Le plus intéressant est ailleurs ! Mischel a suivi ensuite ces enfants jusqu’à leur vie adulte…Ceux qui avaient très jeune le courage et la volonté de différer leur satisfaction ont mieux réussi professionnellement et socialement. La drogue, le chômage, l’échec ont davantage frappé ceux qui n’ont pas su résister à leur envie immédiate.
La social-démocratie d’Obama, dans laquelle se reconnaissent tant de français, consiste à dire aux électeurs: ne payons pas tout de suite, mais continuons de nous gaver. L’explosion de 40% de la dette publique depuis 2008 ? “c’était nécessaire pour éviter la dépression”. Encore 8% de déficit cette année en proportion du PIB ? “il faut continuer à relancer la demande”. La perte du AAA par l’Amérique ? “une sanction qui n’était pas méritée”.

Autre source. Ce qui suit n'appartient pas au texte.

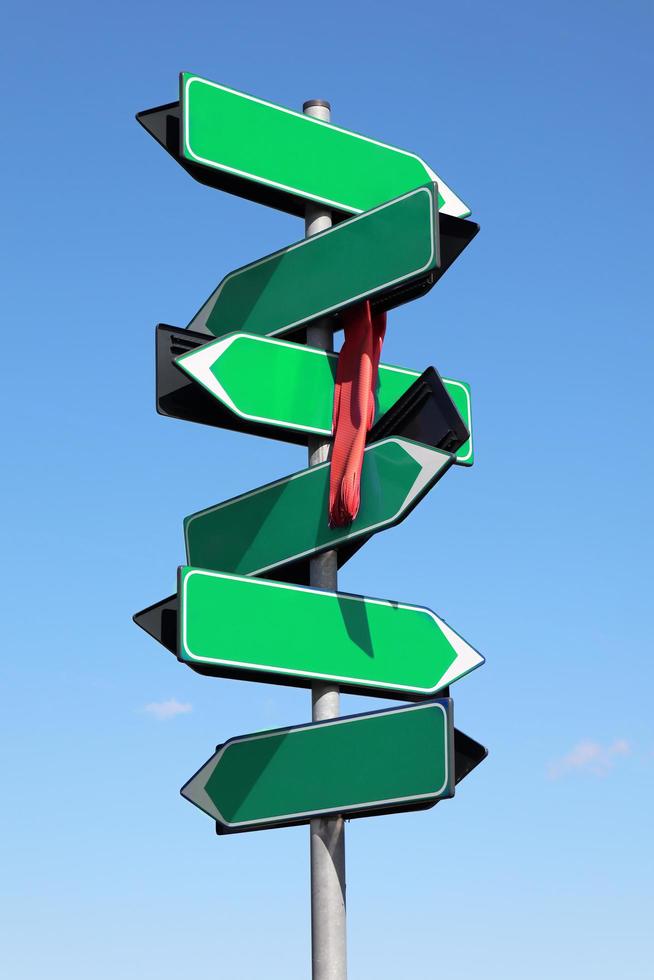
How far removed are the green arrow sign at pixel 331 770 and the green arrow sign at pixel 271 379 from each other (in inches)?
52.4

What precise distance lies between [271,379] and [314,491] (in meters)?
0.56

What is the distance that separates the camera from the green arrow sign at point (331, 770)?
220 inches

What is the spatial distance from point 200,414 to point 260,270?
2.82 feet

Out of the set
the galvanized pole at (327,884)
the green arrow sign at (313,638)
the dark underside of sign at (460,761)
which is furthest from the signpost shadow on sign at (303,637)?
the dark underside of sign at (460,761)

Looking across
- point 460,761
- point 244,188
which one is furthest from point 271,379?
point 460,761

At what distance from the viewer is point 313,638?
236 inches

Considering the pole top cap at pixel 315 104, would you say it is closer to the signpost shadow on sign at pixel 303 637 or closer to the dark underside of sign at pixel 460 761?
the signpost shadow on sign at pixel 303 637

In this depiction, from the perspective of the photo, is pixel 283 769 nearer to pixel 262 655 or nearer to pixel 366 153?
pixel 262 655

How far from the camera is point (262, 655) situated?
586cm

Prêcher l’austérité aujourd’hui aux États-Unis est devenu politiquement trop dangeureux. Les sondages montrent que les républicains voient leur popularité reculer. Leur message plus ou moins orthodoxe (j’y reviens plus loin) en matière fiscale passe pour du masochisme. Obama est en train de convaincre ses concitoyens qu’il ne faut surtout pas réduire les dépenses publiques. Il souhaite en revanche taxer plus les millionnaires. Sa définition du millionnaire ? “celui qui gagne plus de 250.000 dollars par an”.
L’épisode de la guimauve est en fait une illustration de la même leçon que la fable de la cigale et la fourmi. La cigale social-démocrate est gentille. La fourmi capitaliste est méchante. La cigale veut l’égalité et l’équité. La fourmi pense au travail et ne veut pas redistribuer la richesse qu’elle a crée. La cigale chante aujourd’hui sans penser à demain. Comme les grecs l’ont fait longtemps, mieux que tous les autres peuples de pays démocratiques avancés. Angela Merkel est une horrible fourmi qui refuse de payer avec l’argent qu’elle a gagné par son sacrifice et son travail, pour aider les cigales de l’Europe du sud. Je shématise, je caricature, mais l’idée est là.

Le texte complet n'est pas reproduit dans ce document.